I have 3 1/2 acres that I own and have two Deere's to keep the grass mowed. The first is a 2004 GX335 (with a 54" deck, 14 bushel bagger plus power flow unit and a 42" snow thrower) and a 2012 X360 (with a 48" deck). I have a small brook on one side of my land that needs cleaning once in a while (every couple of years) plus a balsam tree near the house that I trim the top on as it is ALMOST too tall to put Christmas lights on. What I'm thinking of doing is sell the GX335 and getting a 1023e with FEL and mid mount deck (54" or 60"). Plus maybe a snow blower and brush hog (to mow some of the "lawn" that is just old pasture land. I do that now by raising the deck all the way up on my two baby deeres).
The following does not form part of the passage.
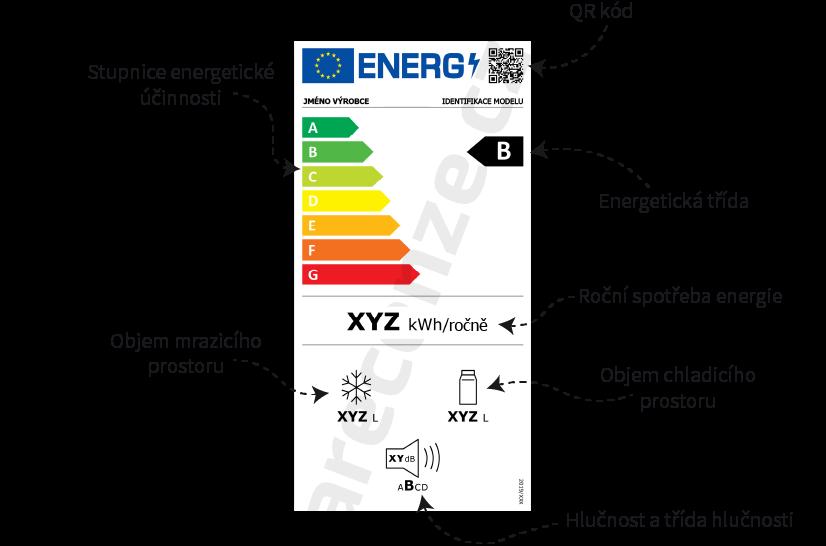 Vyobrazení a popis energetického štítku lednic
Do you think the 1023e would work well for me or should I just keep the deeres I now have? And this more than likely will not happen till next year (retired and budget is tight for this "toy" lol)
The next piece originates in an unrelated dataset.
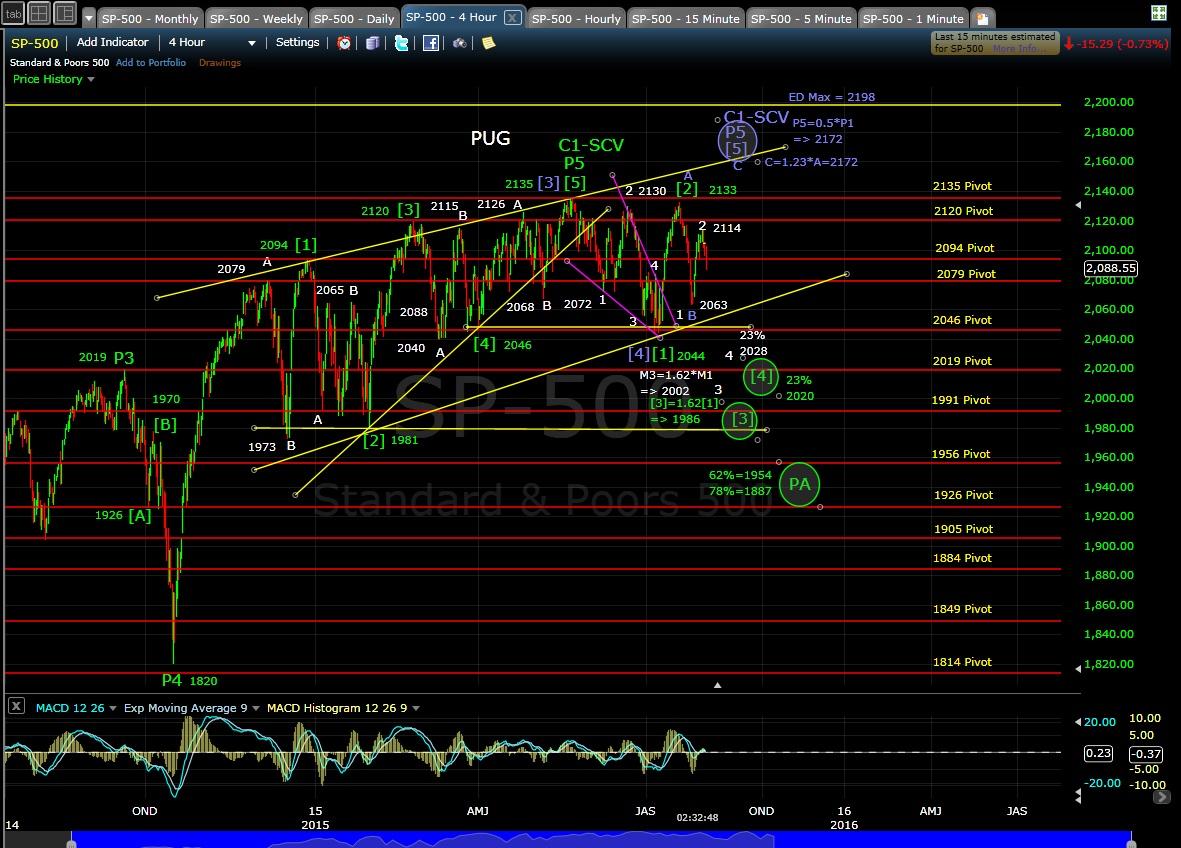 PUG 4-hr chart EOD 8-3-15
I think you should keep the Deeres you have now. Doubt you could get much money for them. Keep them, run them inti the ground. The value of them, for you, is higher as keepers. And get the sub-compact of your choice.
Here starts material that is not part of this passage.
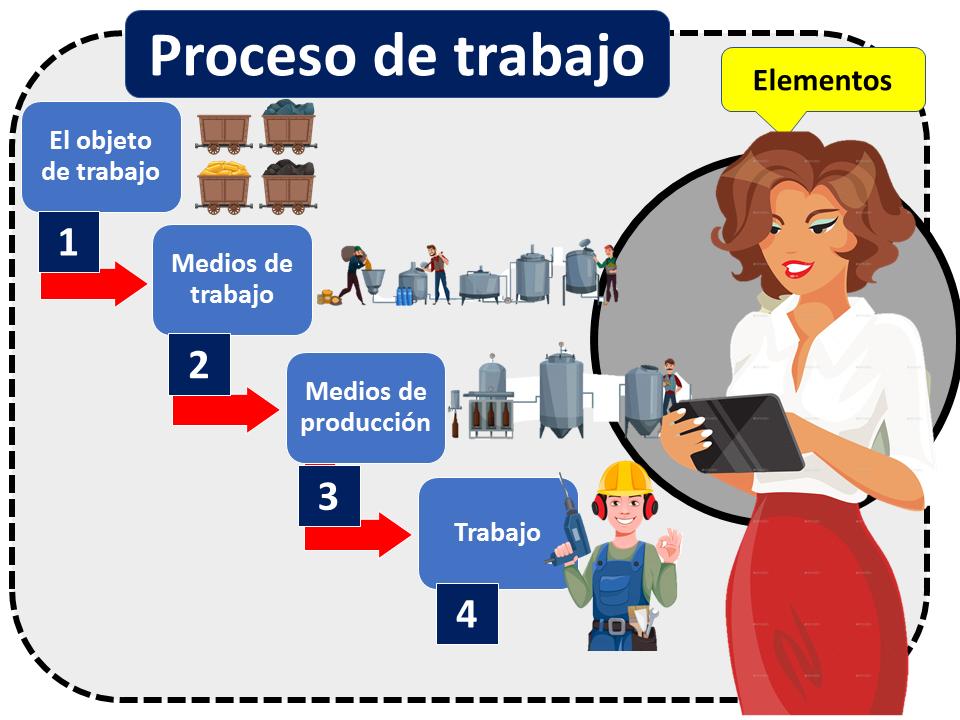 Proceso De Trabajo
Now this is just opinion here, but with those mowers you don't need a MMM for sub-compact. If you need a brush hog, then get that. Or look at any of the rear mowers options to pick the sturdy one that will work on what you want to keep clear. I have brush hog. I'll further suggest a shear pin version. I have the slip clutch version and it is a lot to know and maintain (if you tinker, then get one).
So let's say you get a sub-compact and a loader. Easiest to just leave the loader on all the time. I'm switching between loader and MMM, myself. I also have an old Deere garden tractor/mower (54" deck). I find it easier to still just mow with that, than take the loader off the 1025.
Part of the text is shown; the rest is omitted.